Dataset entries
──────────

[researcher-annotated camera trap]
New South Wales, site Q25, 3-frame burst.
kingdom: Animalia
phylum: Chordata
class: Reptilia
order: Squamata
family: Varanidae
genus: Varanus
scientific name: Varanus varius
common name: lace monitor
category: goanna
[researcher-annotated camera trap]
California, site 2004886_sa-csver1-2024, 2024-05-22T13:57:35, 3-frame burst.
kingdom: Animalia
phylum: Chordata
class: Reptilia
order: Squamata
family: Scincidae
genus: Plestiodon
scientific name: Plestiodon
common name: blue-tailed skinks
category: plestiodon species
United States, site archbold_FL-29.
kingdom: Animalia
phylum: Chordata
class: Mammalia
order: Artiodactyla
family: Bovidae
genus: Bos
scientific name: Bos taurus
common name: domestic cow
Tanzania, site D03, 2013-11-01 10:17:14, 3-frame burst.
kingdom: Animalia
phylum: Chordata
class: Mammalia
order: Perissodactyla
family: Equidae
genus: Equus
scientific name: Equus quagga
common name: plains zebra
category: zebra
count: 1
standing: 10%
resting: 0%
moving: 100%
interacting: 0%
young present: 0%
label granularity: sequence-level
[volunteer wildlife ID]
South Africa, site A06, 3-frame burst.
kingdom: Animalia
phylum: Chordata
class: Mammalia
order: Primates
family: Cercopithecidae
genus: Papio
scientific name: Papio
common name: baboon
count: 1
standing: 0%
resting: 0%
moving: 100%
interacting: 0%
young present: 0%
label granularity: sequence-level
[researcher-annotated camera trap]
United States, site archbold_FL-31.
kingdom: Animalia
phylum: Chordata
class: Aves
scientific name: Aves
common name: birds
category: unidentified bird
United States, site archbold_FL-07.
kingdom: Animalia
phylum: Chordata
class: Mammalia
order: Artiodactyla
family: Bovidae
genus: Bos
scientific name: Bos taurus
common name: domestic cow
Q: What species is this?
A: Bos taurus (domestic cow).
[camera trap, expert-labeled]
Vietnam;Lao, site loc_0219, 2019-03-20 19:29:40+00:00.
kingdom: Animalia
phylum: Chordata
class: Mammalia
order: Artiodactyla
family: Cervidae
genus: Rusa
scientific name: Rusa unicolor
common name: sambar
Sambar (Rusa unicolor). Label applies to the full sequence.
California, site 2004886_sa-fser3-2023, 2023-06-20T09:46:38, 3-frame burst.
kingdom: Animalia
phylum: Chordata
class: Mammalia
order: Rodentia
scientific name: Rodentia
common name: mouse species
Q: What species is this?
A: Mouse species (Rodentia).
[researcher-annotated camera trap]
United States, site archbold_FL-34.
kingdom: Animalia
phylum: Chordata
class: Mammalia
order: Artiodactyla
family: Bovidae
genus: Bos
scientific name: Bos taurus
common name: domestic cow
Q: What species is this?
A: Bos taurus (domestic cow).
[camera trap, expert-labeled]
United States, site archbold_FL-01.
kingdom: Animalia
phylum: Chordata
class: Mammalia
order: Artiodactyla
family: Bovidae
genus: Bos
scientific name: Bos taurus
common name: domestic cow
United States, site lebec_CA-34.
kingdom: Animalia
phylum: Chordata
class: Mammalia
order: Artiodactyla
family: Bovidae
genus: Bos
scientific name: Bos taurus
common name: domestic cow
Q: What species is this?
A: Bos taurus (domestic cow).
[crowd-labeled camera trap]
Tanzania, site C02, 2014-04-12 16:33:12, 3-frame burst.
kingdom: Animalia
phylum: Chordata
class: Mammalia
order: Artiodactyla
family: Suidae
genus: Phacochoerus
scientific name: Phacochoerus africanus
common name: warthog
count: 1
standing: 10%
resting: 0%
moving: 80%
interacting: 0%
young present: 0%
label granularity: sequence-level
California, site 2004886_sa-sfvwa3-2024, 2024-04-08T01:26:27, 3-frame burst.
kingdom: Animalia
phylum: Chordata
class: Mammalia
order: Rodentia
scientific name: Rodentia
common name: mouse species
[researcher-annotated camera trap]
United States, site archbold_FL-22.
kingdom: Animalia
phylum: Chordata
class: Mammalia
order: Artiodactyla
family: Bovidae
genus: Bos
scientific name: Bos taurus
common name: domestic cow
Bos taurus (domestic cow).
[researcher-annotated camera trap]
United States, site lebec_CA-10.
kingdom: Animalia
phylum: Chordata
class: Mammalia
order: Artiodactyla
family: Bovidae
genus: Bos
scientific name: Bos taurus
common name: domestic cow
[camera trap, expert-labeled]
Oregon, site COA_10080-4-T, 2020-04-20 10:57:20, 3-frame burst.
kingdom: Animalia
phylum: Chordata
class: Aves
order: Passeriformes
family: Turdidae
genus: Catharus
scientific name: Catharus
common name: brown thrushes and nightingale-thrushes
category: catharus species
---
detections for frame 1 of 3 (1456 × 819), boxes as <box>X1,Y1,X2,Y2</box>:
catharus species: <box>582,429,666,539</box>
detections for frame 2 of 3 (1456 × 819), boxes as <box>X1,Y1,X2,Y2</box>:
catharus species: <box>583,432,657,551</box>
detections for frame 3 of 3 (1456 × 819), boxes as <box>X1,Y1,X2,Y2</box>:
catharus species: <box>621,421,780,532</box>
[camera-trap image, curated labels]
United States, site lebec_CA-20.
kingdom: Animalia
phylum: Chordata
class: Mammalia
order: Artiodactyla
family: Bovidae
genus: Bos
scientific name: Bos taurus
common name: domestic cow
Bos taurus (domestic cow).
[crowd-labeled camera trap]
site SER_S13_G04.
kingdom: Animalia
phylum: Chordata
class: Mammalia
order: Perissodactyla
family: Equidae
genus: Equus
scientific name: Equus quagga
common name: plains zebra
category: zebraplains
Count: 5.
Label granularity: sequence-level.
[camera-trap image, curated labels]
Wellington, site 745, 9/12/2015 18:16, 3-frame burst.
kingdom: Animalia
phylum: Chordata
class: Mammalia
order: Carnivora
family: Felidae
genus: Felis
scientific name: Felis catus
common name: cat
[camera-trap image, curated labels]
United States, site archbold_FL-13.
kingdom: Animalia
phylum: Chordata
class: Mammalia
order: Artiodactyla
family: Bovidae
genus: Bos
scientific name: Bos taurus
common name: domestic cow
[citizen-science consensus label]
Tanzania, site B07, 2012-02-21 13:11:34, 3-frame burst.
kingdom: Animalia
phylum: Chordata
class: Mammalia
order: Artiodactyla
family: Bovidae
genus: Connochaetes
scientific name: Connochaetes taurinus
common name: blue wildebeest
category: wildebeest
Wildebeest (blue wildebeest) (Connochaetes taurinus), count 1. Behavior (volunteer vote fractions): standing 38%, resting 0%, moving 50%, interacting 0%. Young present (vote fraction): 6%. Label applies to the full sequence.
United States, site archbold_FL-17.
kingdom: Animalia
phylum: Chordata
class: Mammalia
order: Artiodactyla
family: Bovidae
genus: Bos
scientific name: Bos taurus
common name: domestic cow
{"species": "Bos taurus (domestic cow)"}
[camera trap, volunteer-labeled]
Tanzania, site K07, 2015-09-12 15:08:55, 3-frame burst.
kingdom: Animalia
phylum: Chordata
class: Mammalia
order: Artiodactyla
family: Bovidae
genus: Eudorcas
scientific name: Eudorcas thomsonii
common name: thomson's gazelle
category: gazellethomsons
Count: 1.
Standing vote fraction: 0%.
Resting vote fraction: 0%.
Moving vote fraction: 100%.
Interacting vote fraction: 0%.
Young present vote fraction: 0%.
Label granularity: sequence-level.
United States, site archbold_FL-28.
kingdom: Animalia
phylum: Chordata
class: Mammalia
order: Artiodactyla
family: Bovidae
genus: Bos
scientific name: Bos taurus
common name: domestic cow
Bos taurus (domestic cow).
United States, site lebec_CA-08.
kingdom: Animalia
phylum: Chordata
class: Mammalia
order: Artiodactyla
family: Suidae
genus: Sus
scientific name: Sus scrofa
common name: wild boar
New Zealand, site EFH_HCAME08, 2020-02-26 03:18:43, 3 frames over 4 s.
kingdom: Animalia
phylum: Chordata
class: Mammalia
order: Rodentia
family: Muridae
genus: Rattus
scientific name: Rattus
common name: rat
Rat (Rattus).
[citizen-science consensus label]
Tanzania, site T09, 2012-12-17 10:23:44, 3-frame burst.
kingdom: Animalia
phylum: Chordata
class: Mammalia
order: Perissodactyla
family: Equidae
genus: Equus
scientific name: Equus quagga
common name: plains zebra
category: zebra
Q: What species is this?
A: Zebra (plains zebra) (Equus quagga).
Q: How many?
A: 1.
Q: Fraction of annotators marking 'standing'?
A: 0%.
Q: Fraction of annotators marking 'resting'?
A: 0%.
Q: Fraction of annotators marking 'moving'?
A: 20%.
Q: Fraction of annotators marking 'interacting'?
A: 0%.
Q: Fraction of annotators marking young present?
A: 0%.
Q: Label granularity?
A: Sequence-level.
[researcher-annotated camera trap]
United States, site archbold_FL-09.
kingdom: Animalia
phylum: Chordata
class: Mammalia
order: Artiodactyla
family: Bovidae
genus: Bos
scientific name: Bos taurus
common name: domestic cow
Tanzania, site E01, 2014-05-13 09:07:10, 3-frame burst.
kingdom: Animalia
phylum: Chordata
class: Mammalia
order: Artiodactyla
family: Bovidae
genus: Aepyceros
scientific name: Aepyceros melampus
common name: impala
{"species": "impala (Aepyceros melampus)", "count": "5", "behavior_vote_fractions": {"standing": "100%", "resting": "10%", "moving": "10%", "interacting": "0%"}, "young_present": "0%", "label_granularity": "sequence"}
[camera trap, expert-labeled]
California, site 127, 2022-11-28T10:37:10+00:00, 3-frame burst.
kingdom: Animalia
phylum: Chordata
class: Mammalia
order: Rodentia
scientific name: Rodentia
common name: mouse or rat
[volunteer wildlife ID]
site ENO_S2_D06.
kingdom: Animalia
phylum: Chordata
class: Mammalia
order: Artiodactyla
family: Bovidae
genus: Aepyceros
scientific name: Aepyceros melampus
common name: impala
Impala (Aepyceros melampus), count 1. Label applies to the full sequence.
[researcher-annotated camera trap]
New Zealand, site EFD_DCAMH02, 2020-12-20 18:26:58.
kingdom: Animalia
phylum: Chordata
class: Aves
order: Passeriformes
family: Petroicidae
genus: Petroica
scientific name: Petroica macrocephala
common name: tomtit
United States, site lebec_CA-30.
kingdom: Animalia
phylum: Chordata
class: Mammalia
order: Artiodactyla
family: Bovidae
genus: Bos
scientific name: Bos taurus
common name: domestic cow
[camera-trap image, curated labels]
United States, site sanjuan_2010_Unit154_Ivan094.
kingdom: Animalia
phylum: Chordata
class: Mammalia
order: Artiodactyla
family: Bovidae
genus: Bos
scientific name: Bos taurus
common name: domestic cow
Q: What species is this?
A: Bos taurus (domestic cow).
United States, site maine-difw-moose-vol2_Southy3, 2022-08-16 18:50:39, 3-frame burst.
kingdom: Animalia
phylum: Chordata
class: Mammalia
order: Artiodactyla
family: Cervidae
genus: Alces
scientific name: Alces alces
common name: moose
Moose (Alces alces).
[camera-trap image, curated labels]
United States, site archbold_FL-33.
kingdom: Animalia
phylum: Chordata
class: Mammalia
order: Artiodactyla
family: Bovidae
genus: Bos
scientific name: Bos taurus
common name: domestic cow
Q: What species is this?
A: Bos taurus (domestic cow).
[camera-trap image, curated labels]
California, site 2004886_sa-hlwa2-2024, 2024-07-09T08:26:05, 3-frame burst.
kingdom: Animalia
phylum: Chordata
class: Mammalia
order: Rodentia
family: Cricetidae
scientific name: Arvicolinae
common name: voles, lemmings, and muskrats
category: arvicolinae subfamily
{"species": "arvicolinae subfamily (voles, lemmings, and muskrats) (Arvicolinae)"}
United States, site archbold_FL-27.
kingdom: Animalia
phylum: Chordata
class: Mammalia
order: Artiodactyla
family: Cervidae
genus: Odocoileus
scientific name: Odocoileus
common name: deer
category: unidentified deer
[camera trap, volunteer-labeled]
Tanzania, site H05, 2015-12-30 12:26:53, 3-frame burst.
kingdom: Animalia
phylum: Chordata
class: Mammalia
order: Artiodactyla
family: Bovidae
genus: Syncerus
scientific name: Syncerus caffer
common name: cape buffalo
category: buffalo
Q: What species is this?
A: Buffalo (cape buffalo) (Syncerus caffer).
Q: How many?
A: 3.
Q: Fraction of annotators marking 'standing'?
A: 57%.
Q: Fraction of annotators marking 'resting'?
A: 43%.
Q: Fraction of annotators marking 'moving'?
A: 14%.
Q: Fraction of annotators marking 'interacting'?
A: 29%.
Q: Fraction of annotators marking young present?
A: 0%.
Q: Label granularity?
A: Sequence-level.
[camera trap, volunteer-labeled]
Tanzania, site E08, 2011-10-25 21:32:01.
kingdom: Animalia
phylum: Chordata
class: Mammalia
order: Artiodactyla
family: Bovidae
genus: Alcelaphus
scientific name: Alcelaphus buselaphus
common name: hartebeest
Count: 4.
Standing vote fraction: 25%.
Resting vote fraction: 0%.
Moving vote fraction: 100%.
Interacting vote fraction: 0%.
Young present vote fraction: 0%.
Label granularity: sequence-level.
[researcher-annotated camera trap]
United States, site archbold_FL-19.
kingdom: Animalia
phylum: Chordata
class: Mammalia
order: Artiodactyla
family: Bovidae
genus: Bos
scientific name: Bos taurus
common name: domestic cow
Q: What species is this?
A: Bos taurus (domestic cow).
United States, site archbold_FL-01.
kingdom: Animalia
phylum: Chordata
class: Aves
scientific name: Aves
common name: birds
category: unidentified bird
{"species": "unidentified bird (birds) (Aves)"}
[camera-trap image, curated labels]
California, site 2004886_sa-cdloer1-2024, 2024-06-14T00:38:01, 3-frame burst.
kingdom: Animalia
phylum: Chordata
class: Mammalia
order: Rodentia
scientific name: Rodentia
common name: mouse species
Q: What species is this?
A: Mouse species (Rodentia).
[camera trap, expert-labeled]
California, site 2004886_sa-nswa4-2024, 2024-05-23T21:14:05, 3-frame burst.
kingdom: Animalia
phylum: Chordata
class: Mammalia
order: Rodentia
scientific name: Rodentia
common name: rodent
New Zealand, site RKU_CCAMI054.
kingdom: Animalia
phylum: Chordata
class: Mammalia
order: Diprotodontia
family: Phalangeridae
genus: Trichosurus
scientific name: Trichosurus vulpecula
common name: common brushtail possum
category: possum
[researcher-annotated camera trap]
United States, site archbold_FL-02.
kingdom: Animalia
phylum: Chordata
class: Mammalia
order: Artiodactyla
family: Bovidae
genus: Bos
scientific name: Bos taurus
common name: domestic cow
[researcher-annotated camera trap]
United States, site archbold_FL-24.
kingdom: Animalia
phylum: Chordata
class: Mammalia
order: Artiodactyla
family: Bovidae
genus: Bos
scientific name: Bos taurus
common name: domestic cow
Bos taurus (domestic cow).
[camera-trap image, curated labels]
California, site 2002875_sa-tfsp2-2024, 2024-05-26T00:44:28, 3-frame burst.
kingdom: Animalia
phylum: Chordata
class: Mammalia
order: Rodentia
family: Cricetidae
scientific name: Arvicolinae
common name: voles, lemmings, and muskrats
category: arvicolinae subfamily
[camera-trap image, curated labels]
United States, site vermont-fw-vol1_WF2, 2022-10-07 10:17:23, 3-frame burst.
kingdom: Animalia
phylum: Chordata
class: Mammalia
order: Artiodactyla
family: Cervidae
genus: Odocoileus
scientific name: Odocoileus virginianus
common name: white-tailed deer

──────────

**Task to complete:** Take the lines from the top of the data through the one that contains "2023-06-20T09:46:38, 3-frame burst." and copy them exactly, leaving out every line after it.

**Solution:**
[researcher-annotated camera trap]
New South Wales, site Q25, 3-frame burst.
kingdom: Animalia
phylum: Chordata
class: Reptilia
order: Squamata
family: Varanidae
genus: Varanus
scientific name: Varanus varius
common name: lace monitor
category: goanna
[researcher-annotated camera trap]
California, site 2004886_sa-csver1-2024, 2024-05-22T13:57:35, 3-frame burst.
kingdom: Animalia
phylum: Chordata
class: Reptilia
order: Squamata
family: Scincidae
genus: Plestiodon
scientific name: Plestiodon
common name: blue-tailed skinks
category: plestiodon species
United States, site archbold_FL-29.
kingdom: Animalia
phylum: Chordata
class: Mammalia
order: Artiodactyla
family: Bovidae
genus: Bos
scientific name: Bos taurus
common name: domestic cow
Tanzania, site D03, 2013-11-01 10:17:14, 3-frame burst.
kingdom: Animalia
phylum: Chordata
class: Mammalia
order: Perissodactyla
family: Equidae
genus: Equus
scientific name: Equus quagga
common name: plains zebra
category: zebra
count: 1
standing: 10%
resting: 0%
moving: 100%
interacting: 0%
young present: 0%
label granularity: sequence-level
[volunteer wildlife ID]
South Africa, site A06, 3-frame burst.
kingdom: Animalia
phylum: Chordata
class: Mammalia
order: Primates
family: Cercopithecidae
genus: Papio
scientific name: Papio
common name: baboon
count: 1
standing: 0%
resting: 0%
moving: 100%
interacting: 0%
young present: 0%
label granularity: sequence-level
[researcher-annotated camera trap]
United States, site archbold_FL-31.
kingdom: Animalia
phylum: Chordata
class: Aves
scientific name: Aves
common name: birds
category: unidentified bird
United States, site archbold_FL-07.
kingdom: Animalia
phylum: Chordata
class: Mammalia
order: Artiodactyla
family: Bovidae
genus: Bos
scientific name: Bos taurus
common name: domestic cow
Q: What species is this?
A: Bos taurus (domestic cow).
[camera trap, expert-labeled]
Vietnam;Lao, site loc_0219, 2019-03-20 19:29:40+00:00.
kingdom: Animalia
phylum: Chordata
class: Mammalia
order: Artiodactyla
family: Cervidae
genus: Rusa
scientific name: Rusa unicolor
common name: sambar
Sambar (Rusa unicolor). Label applies to the full sequence.
California, site 2004886_sa-fser3-2023, 2023-06-20T09:46:38, 3-frame burst.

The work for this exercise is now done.